En matière d'insertion professionnelle et d'emploi, Patrick Gohet propose des pistes de réflexion et d'action, plus particulièrement en faveur des établissements et services d'aide par le travail pour lesquels, selon lui, une nouvelle programmation pluriannuelle de création de places dès 2008, un bilan de l'application des nouvelles dispositions avant la fin de l'année et la mise en oeuvre de la validation des acquis de l'expérience s'avèrent notamment nécessaires. L'insertion professionnelle des jeunes souffrant de troubles psychologiques qui font obstacle aux liens relationnels retient également son attention. Pour eux, « la formation en alternance constitue une voie adaptée » et « l'accès à l'apprentissage doit leur être facilité le plus tôt possible, notamment à partir de 14 ans », estime-t-il (2). Il lance également l'idée d'une fusion de l'Agefiph et du Fonds pour l'insertion des personnes handicapées dans la fonction publique, d'un placement des deux fonds sous une gouvernance commune ou au minimum d'une « conclusion rapide d'une convention de collaboration qui porterait sur un partage de savoir-faire, des objectifs harmonisés et des outils mutualisés comme les Cap emploi ».
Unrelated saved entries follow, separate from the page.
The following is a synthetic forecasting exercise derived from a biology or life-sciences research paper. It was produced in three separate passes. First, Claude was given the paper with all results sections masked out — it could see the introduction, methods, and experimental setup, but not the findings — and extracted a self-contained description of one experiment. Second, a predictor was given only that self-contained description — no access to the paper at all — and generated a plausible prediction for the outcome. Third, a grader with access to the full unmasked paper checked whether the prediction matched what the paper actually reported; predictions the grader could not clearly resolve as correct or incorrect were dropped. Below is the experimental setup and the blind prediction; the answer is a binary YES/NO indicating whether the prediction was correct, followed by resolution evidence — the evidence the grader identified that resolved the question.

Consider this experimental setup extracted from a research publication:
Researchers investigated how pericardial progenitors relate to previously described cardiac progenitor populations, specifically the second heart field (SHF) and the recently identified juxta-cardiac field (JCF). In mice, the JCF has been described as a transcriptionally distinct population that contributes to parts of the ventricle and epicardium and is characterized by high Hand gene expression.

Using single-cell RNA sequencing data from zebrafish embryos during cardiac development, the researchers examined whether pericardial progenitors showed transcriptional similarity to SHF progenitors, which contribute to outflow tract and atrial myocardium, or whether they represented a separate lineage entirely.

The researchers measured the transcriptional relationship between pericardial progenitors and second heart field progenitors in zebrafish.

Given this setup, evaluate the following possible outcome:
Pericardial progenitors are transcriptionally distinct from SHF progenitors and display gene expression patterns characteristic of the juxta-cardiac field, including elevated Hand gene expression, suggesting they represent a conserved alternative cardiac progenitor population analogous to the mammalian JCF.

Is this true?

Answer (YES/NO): NO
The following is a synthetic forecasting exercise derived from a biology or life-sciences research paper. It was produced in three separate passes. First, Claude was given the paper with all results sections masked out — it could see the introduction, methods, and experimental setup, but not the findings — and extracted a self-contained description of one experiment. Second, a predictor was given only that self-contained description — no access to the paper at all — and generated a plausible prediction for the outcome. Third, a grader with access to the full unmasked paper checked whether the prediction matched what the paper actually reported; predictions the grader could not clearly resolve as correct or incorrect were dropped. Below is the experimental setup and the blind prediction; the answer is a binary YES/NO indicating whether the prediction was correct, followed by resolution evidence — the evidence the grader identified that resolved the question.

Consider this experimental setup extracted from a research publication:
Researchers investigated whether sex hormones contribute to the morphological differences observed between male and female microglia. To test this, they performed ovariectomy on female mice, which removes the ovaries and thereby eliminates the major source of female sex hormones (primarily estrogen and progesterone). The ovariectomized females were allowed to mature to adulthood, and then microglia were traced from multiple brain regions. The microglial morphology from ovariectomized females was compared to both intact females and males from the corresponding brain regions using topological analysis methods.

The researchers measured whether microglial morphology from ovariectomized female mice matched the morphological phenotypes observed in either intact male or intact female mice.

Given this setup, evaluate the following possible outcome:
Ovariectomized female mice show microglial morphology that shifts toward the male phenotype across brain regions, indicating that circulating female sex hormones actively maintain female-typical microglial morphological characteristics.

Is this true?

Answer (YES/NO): NO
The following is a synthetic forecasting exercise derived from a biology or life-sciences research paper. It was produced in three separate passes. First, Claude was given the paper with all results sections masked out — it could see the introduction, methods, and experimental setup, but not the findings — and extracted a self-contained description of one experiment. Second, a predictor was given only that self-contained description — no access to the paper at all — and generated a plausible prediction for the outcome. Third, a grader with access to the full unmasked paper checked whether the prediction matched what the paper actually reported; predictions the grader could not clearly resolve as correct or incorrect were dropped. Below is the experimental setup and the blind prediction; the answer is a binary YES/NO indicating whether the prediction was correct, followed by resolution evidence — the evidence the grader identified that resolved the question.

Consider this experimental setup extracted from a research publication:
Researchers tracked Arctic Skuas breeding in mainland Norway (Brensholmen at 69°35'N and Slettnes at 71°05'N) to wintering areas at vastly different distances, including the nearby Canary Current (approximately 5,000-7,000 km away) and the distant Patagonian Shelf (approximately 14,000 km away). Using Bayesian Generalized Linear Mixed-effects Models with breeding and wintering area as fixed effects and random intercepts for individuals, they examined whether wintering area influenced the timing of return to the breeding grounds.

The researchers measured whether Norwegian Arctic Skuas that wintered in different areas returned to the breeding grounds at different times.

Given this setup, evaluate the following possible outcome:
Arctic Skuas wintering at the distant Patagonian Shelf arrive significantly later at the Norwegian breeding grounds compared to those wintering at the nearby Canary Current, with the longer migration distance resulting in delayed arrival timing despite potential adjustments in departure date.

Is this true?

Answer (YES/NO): NO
S'agissant de l'accessibilité (cadre bâti, transport, logement, culture, sport...), il rappelle que le principe est celui de « l'accès à tout pour tous » et plaide pour que les délais de mise en accessibilité soient respectés, voire avancés. Il propose également qu'un label « handicap et perte d'autonomie » soit créé afin de faire de l'accessibilité l'un des critères d'excellence en matière de construction, de transport et de pédagogie.
A la demande de Xavier Bertrand et de Valérie Létard, Patrick Gohet a porté sa réflexion sur la mise en place des maisons départementales des personnes handicapées. Sans surprise (3), ses recommandations portent notamment sur l'accueil et l'information du public : favoriser l'accueil de proximité en particulier dans les grandes agglomérations et les zones rurales, organiser deux niveaux d'accueil (un premier niveau de « tri » des situations, un second pour les entretiens approfondis), élaborer des livrets d'accueil...
Le délégué interministériel définit enfin quelques grandes orientations. En dehors des textes à prendre en application de la loi « handicap » (voir page 5), il recommande une pause législative et réglementaire afin que l'ensemble des acteurs du secteur puissent « digérer » la réforme. Prochaine étape : la première conférence nationale du handicap qui doit avoir lieu en 2008.
(1) Bilan de la loi du 11 février 2005 et de la mise en place des maisons départementales des personnes handicapées - Disponible sur
(2) Pour mémoire, la suspension de l'apprentissage dit « junior », c'est-à-dire ouvert aux jeunes dès l'âge de 14 ans, a été annoncée le 11 juin dernier.
(3) Un récent rapport élaboré par le sénateur UMP Paul Blanc formule lui aussi des pistes pour l'amélioration du fonctionnement de ces structures - Voir ASH n° 2516 du 6-07-07, p. 11.